■ Exercise tasks:
A: According to the FundraiserMax key rotation documentation, what is the default length of the grace period for the old secret?
B: In the FundraiserMax key rotation documentation, shorten the paragraph beginning "Regular key rotation is a security best practice" while keeping its main facts.
C: Write the next section of the FundraiserMax key rotation documentation, picking up right after its final sentence.

Developer Documentation
Everything you need to integrate with the FundraiserMax API. Build custom workflows, sync donor data, and connect AI assistants to your fundraising platform.
Key Rotation
Regular key rotation is a security best practice. FundraiserMax supports zero-downtime rotation with a configurable grace period during which both the old and new secrets are accepted.
How It Works
- Call the rotation endpoint to generate a new secret. The old secret enters a grace period (default 24 hours) and continues to work alongside the new one.
- Update all of your applications and integrations to use the new secret.
- Once the grace period expires, the old secret is permanently invalidated. Only the new secret will be accepted.
Rotation Endpoint
POST/api/v1/api-keys/:id/rotate
Rotate the secret for an existing API key. Returns the new secret (shown only once) and the grace period expiry timestamp.

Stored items
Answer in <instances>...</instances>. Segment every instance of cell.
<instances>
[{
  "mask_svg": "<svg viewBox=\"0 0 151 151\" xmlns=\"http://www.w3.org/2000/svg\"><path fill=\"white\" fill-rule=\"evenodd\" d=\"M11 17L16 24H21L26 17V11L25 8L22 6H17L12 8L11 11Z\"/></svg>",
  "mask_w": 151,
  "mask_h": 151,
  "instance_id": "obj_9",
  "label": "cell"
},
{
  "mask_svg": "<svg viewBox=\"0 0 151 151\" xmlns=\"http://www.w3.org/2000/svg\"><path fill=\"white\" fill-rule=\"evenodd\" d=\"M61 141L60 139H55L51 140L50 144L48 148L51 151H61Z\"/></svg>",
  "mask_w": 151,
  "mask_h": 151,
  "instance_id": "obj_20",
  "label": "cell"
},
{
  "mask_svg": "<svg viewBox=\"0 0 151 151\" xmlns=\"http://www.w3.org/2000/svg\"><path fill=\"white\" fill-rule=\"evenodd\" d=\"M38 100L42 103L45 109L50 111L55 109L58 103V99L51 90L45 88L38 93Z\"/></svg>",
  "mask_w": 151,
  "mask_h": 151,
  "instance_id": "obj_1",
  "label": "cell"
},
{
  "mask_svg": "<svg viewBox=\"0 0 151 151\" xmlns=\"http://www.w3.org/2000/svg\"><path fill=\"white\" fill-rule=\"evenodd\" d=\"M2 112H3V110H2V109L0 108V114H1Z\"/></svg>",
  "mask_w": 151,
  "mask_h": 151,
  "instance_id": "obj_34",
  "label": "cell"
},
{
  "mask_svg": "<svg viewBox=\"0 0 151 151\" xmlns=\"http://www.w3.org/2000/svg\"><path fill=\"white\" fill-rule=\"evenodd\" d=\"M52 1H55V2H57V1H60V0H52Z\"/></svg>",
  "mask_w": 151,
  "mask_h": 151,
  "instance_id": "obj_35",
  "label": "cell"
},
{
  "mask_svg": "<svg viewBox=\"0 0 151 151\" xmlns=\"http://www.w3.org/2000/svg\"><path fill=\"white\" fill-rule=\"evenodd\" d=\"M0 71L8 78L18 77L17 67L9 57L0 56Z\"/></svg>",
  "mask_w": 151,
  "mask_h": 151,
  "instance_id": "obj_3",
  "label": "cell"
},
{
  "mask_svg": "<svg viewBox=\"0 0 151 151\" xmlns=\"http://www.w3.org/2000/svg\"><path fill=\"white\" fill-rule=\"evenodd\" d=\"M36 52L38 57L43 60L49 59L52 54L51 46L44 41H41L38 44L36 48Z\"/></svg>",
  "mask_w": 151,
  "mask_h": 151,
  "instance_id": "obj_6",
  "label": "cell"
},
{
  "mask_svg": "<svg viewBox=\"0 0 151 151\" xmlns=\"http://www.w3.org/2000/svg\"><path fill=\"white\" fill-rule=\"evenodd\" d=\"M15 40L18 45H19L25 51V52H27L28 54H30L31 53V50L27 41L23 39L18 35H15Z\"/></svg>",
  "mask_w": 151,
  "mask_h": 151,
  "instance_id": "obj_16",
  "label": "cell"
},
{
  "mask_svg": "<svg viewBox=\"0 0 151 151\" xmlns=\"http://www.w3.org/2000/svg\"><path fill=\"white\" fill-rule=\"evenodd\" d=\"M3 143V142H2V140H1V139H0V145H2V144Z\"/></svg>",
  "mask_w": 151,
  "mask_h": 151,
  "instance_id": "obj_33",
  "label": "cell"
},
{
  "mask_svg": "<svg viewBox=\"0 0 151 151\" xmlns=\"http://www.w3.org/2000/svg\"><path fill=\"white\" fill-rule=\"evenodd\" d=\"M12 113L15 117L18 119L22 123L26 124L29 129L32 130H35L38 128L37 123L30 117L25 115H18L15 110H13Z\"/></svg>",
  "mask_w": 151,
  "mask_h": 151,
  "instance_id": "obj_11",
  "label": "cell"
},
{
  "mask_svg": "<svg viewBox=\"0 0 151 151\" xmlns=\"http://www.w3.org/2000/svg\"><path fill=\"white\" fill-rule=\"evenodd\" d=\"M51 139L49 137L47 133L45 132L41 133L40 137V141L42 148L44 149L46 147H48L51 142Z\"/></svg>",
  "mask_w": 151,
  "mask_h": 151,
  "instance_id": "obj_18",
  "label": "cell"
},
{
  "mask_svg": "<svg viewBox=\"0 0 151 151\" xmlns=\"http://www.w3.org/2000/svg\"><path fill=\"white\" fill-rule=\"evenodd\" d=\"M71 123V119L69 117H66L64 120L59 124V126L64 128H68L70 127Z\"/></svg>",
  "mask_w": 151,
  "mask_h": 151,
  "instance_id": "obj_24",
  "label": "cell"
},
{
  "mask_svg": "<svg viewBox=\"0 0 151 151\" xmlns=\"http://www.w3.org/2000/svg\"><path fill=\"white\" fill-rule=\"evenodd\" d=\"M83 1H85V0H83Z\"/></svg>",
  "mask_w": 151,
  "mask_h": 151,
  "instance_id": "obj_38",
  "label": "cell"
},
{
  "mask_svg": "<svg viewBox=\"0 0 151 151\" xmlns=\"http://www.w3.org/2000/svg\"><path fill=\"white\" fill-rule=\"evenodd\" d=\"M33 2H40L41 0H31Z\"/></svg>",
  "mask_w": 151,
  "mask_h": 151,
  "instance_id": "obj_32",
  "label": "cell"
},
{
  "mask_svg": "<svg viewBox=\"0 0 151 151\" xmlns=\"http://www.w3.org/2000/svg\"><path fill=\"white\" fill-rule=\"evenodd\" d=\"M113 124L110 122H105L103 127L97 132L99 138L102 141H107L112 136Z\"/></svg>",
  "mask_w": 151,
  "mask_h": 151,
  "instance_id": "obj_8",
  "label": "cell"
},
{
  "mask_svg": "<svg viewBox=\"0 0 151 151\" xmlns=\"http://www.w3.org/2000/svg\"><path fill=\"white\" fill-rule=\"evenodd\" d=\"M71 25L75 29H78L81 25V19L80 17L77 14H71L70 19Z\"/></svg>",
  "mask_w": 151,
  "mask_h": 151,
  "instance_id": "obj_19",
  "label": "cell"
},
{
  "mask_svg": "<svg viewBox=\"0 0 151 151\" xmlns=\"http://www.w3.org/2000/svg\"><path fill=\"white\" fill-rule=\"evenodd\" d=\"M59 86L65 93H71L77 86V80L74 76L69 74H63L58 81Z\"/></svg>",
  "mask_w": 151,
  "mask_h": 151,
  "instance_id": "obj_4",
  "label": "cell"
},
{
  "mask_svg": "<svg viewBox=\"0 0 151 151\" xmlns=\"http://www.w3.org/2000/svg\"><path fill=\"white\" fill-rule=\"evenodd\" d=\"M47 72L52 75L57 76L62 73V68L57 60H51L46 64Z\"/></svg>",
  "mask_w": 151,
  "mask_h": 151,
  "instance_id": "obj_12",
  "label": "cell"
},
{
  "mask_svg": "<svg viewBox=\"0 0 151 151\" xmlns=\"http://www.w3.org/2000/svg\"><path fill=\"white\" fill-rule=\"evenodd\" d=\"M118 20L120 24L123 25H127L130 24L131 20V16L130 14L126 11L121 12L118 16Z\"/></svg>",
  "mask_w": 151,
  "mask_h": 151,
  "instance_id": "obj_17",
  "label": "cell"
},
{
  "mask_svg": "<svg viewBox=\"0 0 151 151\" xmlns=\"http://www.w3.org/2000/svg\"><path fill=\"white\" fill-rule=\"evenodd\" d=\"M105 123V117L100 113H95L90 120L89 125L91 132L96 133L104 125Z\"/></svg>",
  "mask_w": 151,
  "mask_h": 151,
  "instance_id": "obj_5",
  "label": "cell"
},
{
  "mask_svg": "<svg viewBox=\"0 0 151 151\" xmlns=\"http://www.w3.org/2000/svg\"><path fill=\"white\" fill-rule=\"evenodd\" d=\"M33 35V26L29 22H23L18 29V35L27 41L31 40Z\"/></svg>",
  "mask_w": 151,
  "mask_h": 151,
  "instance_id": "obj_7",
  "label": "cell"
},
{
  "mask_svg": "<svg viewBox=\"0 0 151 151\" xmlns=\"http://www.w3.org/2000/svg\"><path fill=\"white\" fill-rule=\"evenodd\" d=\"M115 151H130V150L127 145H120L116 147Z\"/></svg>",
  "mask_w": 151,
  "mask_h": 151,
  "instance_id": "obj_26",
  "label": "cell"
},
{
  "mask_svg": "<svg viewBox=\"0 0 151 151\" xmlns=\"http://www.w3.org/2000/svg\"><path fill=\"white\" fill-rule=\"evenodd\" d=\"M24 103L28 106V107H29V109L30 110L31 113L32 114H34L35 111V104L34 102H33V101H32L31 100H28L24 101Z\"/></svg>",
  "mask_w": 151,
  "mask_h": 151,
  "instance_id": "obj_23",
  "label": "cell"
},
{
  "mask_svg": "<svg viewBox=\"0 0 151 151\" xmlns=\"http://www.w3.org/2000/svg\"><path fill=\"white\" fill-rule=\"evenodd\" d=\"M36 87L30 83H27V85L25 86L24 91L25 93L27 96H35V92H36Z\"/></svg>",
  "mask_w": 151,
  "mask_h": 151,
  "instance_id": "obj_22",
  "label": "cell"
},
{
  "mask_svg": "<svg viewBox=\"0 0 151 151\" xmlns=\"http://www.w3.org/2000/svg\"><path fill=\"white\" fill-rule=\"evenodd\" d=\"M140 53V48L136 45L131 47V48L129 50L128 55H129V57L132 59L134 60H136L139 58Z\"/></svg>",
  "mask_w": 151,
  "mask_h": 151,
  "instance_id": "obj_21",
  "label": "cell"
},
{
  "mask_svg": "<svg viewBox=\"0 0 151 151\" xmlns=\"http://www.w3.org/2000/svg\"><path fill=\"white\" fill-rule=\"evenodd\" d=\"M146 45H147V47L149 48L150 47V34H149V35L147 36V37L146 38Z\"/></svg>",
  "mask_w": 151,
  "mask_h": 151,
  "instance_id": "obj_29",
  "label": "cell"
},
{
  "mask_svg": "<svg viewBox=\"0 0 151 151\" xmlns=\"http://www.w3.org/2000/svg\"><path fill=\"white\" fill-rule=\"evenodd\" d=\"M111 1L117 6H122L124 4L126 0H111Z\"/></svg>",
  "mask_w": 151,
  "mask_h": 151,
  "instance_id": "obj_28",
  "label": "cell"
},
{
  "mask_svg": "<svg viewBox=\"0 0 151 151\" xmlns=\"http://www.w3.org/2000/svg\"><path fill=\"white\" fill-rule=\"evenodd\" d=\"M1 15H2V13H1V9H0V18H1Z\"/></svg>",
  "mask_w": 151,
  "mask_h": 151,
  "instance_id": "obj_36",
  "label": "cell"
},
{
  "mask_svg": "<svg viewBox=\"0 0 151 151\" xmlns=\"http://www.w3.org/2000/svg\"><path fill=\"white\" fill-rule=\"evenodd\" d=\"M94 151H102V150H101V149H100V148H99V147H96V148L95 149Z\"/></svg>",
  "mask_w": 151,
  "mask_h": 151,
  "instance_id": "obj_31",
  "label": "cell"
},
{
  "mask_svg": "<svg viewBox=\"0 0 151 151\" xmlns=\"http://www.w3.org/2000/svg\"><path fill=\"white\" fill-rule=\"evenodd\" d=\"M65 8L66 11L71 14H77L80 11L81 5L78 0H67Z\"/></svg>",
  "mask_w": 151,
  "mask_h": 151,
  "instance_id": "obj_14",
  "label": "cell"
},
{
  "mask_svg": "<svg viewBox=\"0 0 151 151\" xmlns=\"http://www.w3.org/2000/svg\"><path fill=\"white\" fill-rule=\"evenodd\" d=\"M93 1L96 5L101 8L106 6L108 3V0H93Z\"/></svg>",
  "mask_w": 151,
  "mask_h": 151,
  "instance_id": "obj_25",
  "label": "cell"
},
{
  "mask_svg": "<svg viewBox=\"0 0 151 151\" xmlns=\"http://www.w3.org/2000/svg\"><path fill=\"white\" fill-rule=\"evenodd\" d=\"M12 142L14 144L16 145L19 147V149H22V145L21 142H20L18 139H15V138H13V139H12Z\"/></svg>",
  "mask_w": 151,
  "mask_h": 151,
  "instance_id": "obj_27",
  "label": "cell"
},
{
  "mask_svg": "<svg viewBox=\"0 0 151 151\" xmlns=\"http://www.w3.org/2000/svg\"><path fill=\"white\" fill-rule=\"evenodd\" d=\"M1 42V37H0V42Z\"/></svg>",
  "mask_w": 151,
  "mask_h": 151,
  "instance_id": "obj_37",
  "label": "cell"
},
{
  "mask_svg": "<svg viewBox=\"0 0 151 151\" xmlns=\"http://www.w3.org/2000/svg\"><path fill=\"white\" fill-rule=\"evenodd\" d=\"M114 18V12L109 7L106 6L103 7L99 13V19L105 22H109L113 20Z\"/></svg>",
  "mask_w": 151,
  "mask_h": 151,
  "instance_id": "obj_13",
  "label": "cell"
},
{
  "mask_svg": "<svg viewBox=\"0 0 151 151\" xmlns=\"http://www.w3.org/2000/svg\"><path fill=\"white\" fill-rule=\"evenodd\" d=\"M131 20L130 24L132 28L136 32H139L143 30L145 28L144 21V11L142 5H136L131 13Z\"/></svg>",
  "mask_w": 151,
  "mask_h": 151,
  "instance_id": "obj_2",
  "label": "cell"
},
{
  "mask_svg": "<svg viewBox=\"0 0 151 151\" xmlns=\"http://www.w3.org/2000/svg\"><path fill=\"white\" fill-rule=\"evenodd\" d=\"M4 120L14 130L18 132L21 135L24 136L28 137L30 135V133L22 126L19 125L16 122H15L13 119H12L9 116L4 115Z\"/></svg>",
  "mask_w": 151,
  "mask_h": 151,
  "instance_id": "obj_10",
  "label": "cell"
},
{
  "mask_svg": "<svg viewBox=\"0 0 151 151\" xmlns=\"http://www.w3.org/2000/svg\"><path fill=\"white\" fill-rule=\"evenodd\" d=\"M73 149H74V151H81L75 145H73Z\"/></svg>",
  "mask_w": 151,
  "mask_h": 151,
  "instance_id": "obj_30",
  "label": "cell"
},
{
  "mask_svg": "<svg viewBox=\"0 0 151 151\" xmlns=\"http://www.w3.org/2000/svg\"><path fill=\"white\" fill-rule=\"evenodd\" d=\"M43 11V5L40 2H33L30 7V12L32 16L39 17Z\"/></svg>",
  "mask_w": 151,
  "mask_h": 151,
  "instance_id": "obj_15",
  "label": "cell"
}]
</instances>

■ Answer section:
A: 24 hours.

B: Rotating keys regularly is a recommended security practice. FundraiserMax rotates keys without downtime, accepting both the old and new secrets during a configurable grace period.

C:
| Name | Type | Required | Description |
|---|---|---|---|
id | string | Yes | The API key ID to rotate (path parameter). |
gracePeriodHours | number | No | Hours the old secret remains valid. Defaults to 24. Max 168 (7 days). |
curl -X POST "https://api.fundraisermax.com/api/v1/api-keys/fmx_your_key_id/rotate" \
-H "X-API-Key: fmx_your_key_id" \
-H "Authorization: Bearer your_current_secret" \
-H "Content-Type: application/json" \
-d '{"gracePeriodHours": 48}'{
"newSecret": "fmxs_new_secret_value",
"gracePeriodEnds": "2026-02-18T12:00:00Z",
"message": "Old secret will remain valid until the grace period ends."
}Tip: Set up automated rotation on a schedule (e.g., every 90 days) and use the grace period to deploy updated secrets without downtime.